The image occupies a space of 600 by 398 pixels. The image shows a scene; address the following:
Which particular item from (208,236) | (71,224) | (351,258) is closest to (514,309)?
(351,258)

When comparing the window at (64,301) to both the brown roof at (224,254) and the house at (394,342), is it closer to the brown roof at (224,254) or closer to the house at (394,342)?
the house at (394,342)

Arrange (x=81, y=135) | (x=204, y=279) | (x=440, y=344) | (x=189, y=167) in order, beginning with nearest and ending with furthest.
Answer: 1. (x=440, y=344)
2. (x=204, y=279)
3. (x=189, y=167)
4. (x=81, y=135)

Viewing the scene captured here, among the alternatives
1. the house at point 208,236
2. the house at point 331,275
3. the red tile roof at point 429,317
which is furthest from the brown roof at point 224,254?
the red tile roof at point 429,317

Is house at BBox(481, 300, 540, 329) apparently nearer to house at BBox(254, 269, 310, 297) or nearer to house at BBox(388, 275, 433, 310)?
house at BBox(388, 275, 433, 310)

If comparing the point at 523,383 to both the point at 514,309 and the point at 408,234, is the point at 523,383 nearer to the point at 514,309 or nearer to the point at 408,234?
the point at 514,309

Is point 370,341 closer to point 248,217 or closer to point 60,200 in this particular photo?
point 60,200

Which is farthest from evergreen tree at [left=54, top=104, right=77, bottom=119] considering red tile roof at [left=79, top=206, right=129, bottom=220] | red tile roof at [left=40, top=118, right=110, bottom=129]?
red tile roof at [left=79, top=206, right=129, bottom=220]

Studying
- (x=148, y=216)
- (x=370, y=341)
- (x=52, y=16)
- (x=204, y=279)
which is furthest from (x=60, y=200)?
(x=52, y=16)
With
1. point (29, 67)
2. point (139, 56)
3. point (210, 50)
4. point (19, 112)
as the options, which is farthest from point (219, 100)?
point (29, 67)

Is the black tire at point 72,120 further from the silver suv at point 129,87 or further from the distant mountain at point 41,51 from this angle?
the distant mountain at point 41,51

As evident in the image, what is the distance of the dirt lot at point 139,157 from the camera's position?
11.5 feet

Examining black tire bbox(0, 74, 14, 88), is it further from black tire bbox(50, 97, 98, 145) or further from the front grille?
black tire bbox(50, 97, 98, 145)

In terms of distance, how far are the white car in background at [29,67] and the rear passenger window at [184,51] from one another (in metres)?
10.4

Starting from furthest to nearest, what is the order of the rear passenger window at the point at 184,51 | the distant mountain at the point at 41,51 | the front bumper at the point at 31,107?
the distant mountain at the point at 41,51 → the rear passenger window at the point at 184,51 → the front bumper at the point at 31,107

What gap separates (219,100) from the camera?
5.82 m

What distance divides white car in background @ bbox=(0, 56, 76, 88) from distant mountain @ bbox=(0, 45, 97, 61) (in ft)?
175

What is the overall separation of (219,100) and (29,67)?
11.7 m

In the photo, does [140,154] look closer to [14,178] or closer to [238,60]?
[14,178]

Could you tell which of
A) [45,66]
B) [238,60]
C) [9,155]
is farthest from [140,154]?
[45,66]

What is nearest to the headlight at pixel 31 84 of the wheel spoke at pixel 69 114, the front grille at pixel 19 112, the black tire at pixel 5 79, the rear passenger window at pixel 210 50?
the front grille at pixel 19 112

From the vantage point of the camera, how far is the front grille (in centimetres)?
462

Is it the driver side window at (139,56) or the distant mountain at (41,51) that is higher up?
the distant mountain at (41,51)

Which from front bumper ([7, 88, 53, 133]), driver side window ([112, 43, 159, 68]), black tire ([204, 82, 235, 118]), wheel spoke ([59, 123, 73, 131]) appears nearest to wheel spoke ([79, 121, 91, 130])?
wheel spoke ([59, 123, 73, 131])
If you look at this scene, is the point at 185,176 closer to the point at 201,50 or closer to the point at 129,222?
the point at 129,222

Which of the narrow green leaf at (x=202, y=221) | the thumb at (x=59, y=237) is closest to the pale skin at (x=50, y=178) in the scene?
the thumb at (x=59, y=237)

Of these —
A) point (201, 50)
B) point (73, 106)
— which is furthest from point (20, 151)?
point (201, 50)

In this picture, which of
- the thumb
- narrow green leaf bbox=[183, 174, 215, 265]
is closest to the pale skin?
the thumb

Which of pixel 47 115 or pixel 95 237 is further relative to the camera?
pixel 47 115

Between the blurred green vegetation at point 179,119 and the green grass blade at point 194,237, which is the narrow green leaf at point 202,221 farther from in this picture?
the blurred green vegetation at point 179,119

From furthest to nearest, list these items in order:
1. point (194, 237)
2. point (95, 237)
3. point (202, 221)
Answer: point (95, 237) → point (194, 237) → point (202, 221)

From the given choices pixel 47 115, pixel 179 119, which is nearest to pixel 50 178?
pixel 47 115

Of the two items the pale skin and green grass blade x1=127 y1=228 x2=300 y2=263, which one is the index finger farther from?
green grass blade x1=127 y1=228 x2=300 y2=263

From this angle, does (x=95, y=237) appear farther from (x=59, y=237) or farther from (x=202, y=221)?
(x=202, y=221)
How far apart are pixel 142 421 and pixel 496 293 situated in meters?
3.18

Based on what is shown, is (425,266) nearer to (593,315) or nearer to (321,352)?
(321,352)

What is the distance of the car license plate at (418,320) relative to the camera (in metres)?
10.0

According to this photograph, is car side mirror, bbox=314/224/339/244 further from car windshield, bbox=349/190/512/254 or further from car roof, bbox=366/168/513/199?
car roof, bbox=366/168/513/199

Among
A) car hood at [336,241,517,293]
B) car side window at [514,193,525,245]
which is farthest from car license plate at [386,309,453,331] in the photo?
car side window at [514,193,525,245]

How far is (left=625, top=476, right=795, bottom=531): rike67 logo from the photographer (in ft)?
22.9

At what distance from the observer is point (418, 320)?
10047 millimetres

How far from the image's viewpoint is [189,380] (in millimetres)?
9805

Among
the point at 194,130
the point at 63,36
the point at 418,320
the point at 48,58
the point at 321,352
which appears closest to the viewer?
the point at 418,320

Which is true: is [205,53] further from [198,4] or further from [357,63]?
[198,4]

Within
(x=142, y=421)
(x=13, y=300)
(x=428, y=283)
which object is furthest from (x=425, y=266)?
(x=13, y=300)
------------------------------------
EXERCISE DETAILS> Copy out the material word for word, starting at the line that contains "How far apart" and continuing through the last line of the material, with both ends included.

SOLUTION TO THIS PROBLEM>
How far apart are pixel 142 421 and pixel 496 293 situated in meters?
3.18

Based on what is shown, is (425,266) nearer to (593,315) or nearer to (321,352)?
(321,352)

What is the distance of the car license plate at (418,320) relative to the camera (in metres)?
10.0

According to this photograph, is car side mirror, bbox=314/224/339/244 further from car windshield, bbox=349/190/512/254 or further from car roof, bbox=366/168/513/199?
car roof, bbox=366/168/513/199

Among
A) car hood at [336,241,517,293]
B) car side window at [514,193,525,245]
which is farthest from car license plate at [386,309,453,331] in the photo?
car side window at [514,193,525,245]

How far is (left=625, top=476, right=795, bottom=531): rike67 logo from the photographer (in ft)?
22.9

At what distance from the observer is point (418, 320)?
10047 millimetres

How far from the image's viewpoint is [189,380] (in millimetres)?
9805

Among
the point at 194,130
the point at 63,36
the point at 418,320
the point at 48,58
the point at 321,352
which appears closest to the viewer?
the point at 418,320

Which is true: is [205,53] further from [198,4] or further from [357,63]?
[198,4]

Within
(x=142, y=421)
(x=13, y=300)
(x=428, y=283)
which object is furthest from (x=425, y=266)?
(x=13, y=300)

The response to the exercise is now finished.